Огонь, смерть, разрушения — вот что встречалось ей на пути. Никто ничего не знал. Кругом паника и суета, крики и стоны раненых. В голове пульсировало страшное слово солдата — «нападение».

— Ты куда бежишь?! — перехватил ее незнакомый офицер. В отличие от остальных, он не паниковал, а собирал красноармейцев, укомплектовывал подразделения и отдавал необходимые распоряжения обезумевшим людям.

— К воротам. Выбраться из крепости, — ответила Дарья, остановившись. Она не могла больше бежать, ноги подкашивались. Пятилетний Алешка казался очень тяжелым, и она поставила его на землю, чтобы отдышаться.

— У ворот сейчас жарко, милая, туда не пробраться. Беги вон в ту казарму, — посоветовал офицер. — Там глубокие казематы, пересидите обстрел.

— Спасибо! — Дарья подхватила Алешку и побежала в направлении, куда указывал офицер.

В глубокий подвал уже набилось много женщин с детьми и полуодетых солдат-первогодков. Дети плакали, женщины причитали. Тяжелая атмосфера безысходности и страха действовала угнетающе. Время тянулось медленно. Что происходило наверху, было никому не известно. Взрывы еще слышались, но уже реже.

— Неужто война? — тихо плакала женщина в ночной рубашке. На коленях у нее спала девочка лет четырех.

— Просто провокация, — возразила другая. — Все скоро закончится.

Дарья в душе согласилась с первой женщиной. По массированному вражескому огню и масштабам разрушений даже гражданскому дилетанту становилось ясно, что это не провокация. Слишком много сил задействовала германская сторона.

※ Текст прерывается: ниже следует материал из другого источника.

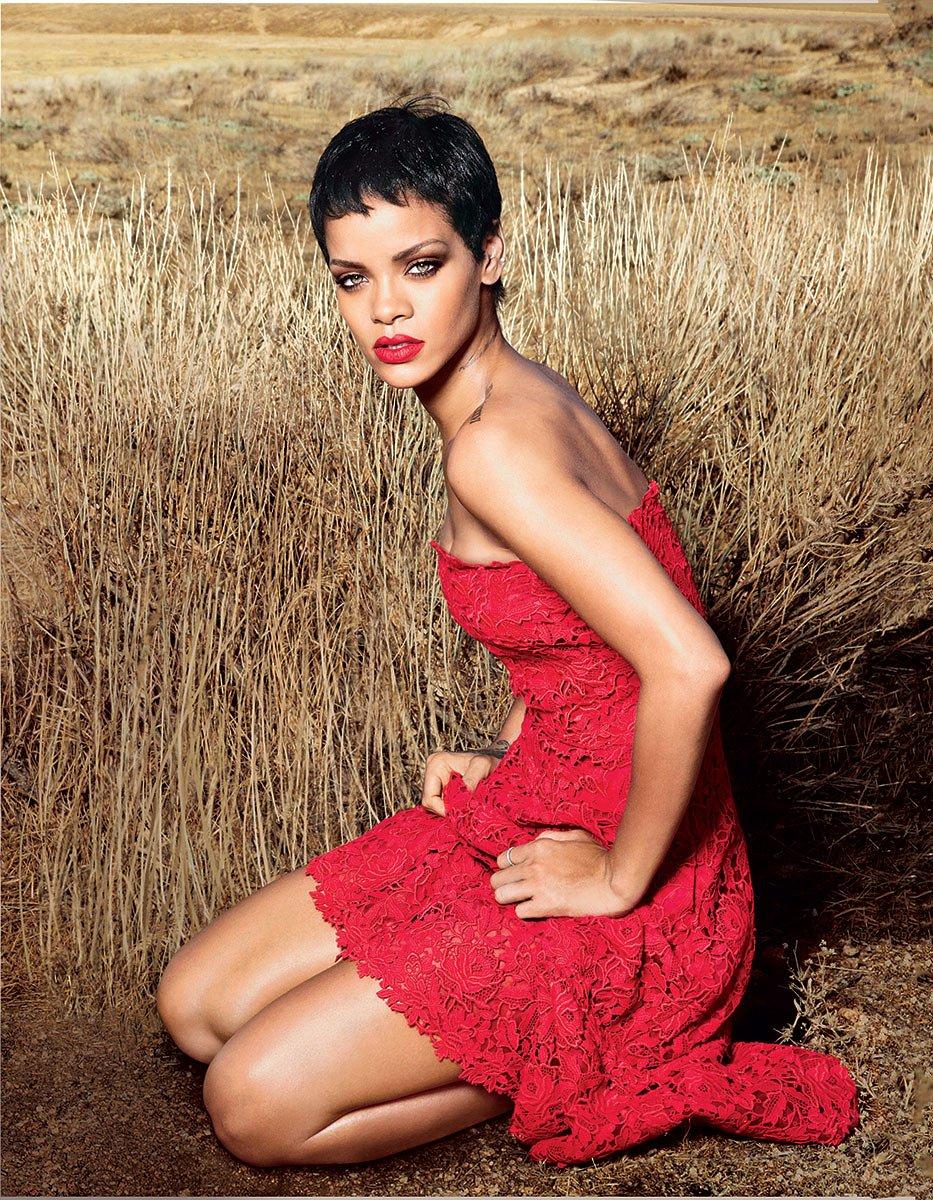 Capelli Corti: i Tagli Più Belli di Tutti i Tempi da Keira Knightley a Rihanna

Люди просидели в душном подвале несколько дней. У них не было ни воды, ни еды. Дети постоянно плакали.

Алешка показал себя стойким мальчуганом. Он был весь в отца. Дядя Володя с пеленок воспитывал в нем солдата. Чтобы хоть как-то отвлечь его от суровой действительности, Дарья постоянно с ним разговаривала, упрашивая несколько раз пересказывать фильм «Чкалов». Мальчуган с удовольствием в красках описывал увиденное на экране кинотеатра. Но как ни отвлекала она его, избежать вопросов о маме и папе и почему их еще нет не удалось. Дашка сказала ему, якобы выдавая большой секрет, настоящую военную тайну, что папу и маму срочно вызвали на учения и все, что происходит вокруг, это понарошку. Алешка удовлетворился ответом и торжественно обещал тайну хранить и стойко держаться, чтобы не опозорить своим поведением родителей.

Грохот разрывов наверху сменился ружейной стрельбой. Несколько молодых солдат выбрались на поверхность разведать обстановку и больше не вернулись. Что там происходит, никто не знал, а выходить наружу больше никто не рискнул.

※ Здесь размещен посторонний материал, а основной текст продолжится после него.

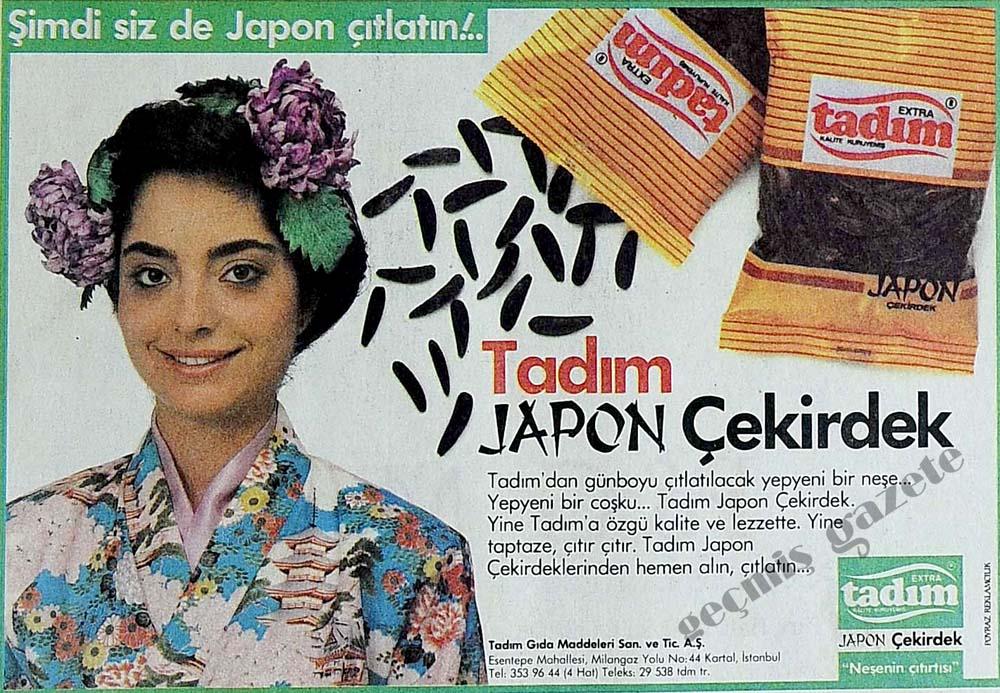 Şimdi siz de Japon çıtlatın!..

Среди собравшихся в подвале людей были раненые различной степени тяжести — ожоги, переломы, осколочные ранения. Дарья, вспомнив, чему учили в медицинском институте, всячески помогала им. Но без медикаментов ее функции сводились лишь к перевязкам да успокаивающим словам.

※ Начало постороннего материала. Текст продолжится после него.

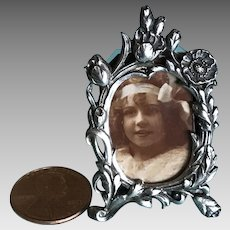 Vintage dollhouse miniature silverplate picture frame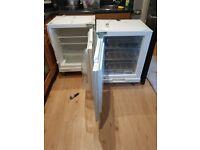 Intergreated fridge and freezer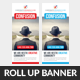 Creative Corporate Business Rollup Bundle - GraphicRiver Item for Sale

Дарья сидела рядом с женщиной лет сорока. Как выяснилось, она была женой политрука и проживала с мужем в крепости. Звали ее Марией. Супруг в день нападения гитлеровской армии находился в командировке, и Мария надеялась, что он сейчас жив, здоров и сражается с врагом. Они с Дашкой постоянно общались, чтобы не сойти в подвале с ума. Рассказывали о своей жизни, делились женскими секретами. Алешка очень привязался к тете Маше и легко засыпал у нее на руках.

Все находились в постоянном страхе за себя и своих детей. У некоторых начались приступы клаустрофобии. Какая-то женщина неожиданно вскочила и, обхватив голову руками, начала громко визжать, чем перепугала детей. Большого труда стоило ее успокоить. Но в целом люди помогали друг другу, верили, что скоро Красная Армия разберется с врагом. Сидя в подвале, они не знали, что Цитадель в руинах, а их мужья, отцы и братья либо погибли, либо попали в плен, а может, ведут партизанскую войну, находясь в еще худших условиях.

В один из дней в подвал ворвались немцы. Для острастки они постреляли вверх, после чего заставили всех выходить наружу, пригрозив в случае промедления закидать помещение гранатами.

Лицо высокого холеного немецкого офицера отражало полное презрение. Он демонстративно зажимал нос, чтобы не вдыхать тяжелый запах в подвале.